La pequeña asintió, ya una diminuta sonrisa extendía las comisuras de sus labios brillantes. Un infinito suspiro de alivio se me escapó. Perfecto.

            —Lo tengo por aquí.

La dejé un momento, apretujando entre mis dedos el camafeo mientras me dirigía hacia la cajita que estaba puesta sobre la chimenea del salón. Me debatí entre el broche que más reluciera entre los cinco que estaban ahí y sin pensármelo un momento más, sin siquiera dolerme, tomé entonces uno de Peter Pan que usé, muy seguramente, en uno de los eventos que se organizaban con regularidad en mi hogar. Amaba ese broche con locura, era evidentemente uno de mis favoritos, no obstante el camafeo de Rachel tenía un valor superior al de los demás. Emocional. Infinito.

—Es tuyo, cielo—susurré, volviéndome a sólo medio camino, pues ella ya había caminado un puñado de pasos detrás de mí.

Se hizo el trato, sin complicaciones. Su sonrisa más grande volvió, y mi mano resguardaba celosamente el camafeo como anhelando porque fuese real, porque no se desvaneciera como un sueño en el aire.

—¡Gracias!—Riley musita alegre, con sólo mirar el nuevo broche que le obsequié. Aquél era por mucho más merecedor de una pequeña niña. Celebré con ella en el interior.

La observé alejarse un poco más, dirigiéndose por la dirección a la que había llegado. En mi mano, abierta, trémula, y marcada con los bordes finos que la joya dejó ahí, una nueva ráfaga de molestia se comenzó a generar. Pensar en que Lisa se lo había dado, así, como si no fuese nada, me atestó con malestar, desazón. ¿Era verdad? Y si lo era, ¿Por qué lo había hecho? ¿Tenía idea de lo que pudo haber pasado si yo no me hubiese dado cuenta de ello? ¿Si Riley lo hubiese perdido? ¿Sabía ella lo que ocurriría después?

Mi último aferro al pasado, desvaneciéndose.

—Ah, ¿Riley?—la llamé, aún con mi mirada desplomada hacia la palma abierta de mi mano. Ella se detuvo al instante y sus ojos avellana y grandes relucieron por sí solos la inquietud.

Viró, sosteniendo con fuerza el broche que recién le había dado. Un adorable gesto que me embruteció, o me hizo debatir un poco más lo que había pensado.

—Cuando encuentres a tu mamá—musité—, dile... Dile que es muy importante que hable con ella... en cuanto antes.
—Sí...—asintió sin demorar más. Retomó su camino entre saltitos y pasos alegres, y me dejó ahí, de cuclillas y el aliento debilitado.

Y un pesar se desembocó de mis labios, al mirar otra vez el camafeo de Rachel, resguardado entre mis manos. No lo podía creer.

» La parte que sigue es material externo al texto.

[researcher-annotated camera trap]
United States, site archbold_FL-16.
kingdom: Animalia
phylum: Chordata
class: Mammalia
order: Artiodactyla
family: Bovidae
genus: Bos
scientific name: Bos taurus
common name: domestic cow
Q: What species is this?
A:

Subí de a dos escalones a la vez, con la respiración entrecortada, y aún así cuidando de no hacer tanto alboroto al trepar. La casa estaba bastante silenciosa y, no haber visto a Lisa desde esta tarde sólo me daba a pensar que quizá se ocupaba de dormir al pequeño Ben por algunas horas. Anoche no durmió, ella tampoco, y entre paseos de nuestra habitación a la de los niños, me fue inevitable quedarme despierto a mí también. Ahora no me supuso una locura que de pronto estuviese alucinando, o que ideas equívocas y furiosas se formaran en mi mente sólo así. Quise, en lo más profundo de mi ser, atribuirlo al cansancio, a las molestias que me daba el sol, a la noticia de Karen, pero luego de todo, de otra cosa se trató;

La habitación de Rachel estaba completamente abierta.

Cerré la puerta después de que yo pudiese entrar, con tal cuidado, con tal suavidad, que aún me pareció impensable la manera en que evitaba mirar el primer cajón del viejo tocador abierto de par en par. Me daba miedo admitirlo, me dio terror imaginar a Lisa, a mi propia esposa, mi primer confidente, mi hombro para llorar, profanando el mueble, así, nada más. Tomando el camafeo, y dejándoselo a la pequeña Riley para que jugara. De sólo tener el más pequeño atisbo de idea de lo que pudo haber pasado por su mente en ese momento, me hacía temblar. Me convencía de que ese tocador, ese sitio en el que Rachel tantas veces lo había guardado ahí, ya no era seguro para devolverlo. En absoluto. No sé si volver a confiar.

Y recurro al armario, pues si buscaba evitarme el mínimo riesgo, las repisas, el cuarto de baño, el vestidor, las mesas de noche, los alhajeros, quedaban descartados. Aparté algunas cajas de zapatos polvorientas que se hallaban en la parte superior del mueble de roble y una caja más allá relució. No demasiado pequeña para resultar ser una caja vieja de calzado ni muy grande para guardar miles de cosas ahí. Mediana, exacta para mantener ahí, anidado y junto al polvo un montón de fotografías fuera de sus sobres de revelado, cinta adhesiva decorada, y un álbum de fotos a medio terminar. Una escena que de pronto me golpeó en la cabeza, no de amor, no de sonrisas, sino de tempestad. Aquella vez en que supe, ella quería armar este álbum para nosotros, y todo salió mal.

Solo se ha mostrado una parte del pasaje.